The festival is considered to bring rain, good harvest, prosperity and good luck and is mainly celebrated among farmers.
The goddess sat patiently in an decorative room, awaiting the beginning of the festival procession, having spent a great deal of time getting ready for the occasion.
Her mother, Purna Shova Bajracharya, painted on her make-up at home in Kumari Ghar, Patan, using rich shades of red and yellow as well as thick striking black around her eyes.
Her feet were also painted and she was dressed in an ornate, traditional costume accessorised with jewellery that is passed down from one Kumari to the next.
Prior to Sundays procession workers hosed down her path and a sniffer dog was brought in to ensure her safety.
When all was ready for her arrival she was carried from her home by her mother, father and a member of the Guthi through a crowd of onlookers to the festival.
They were careful not to let her feet touch the ground, something which would be considered inauspicious, as devotees rushed forward to offer her flowers, money and catch a glimpse of their beloved goddess.
A Kumari is typically watched closely for her reactions to gifts.
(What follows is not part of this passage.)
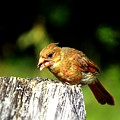 Baby Cardinal by Lilia D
If she receives them in silence devotees believe their wishe have been granted. if she cries or laughs loudly aht is believed to indicated serious illness or death, while if she weeps or rubs her eyes they fear imminent death.
Trembling is thought to preempt imprisonment and picking at food offerings will bring about financial losses.
Should she clap her hands they believe they have reason to fear the King.
The Kumari is known in Nepal as the protector from evil and the bestower of good luck and prosperity.
They are young girls by high priests chosen from the Buddhist community to represent the Hindu goddess.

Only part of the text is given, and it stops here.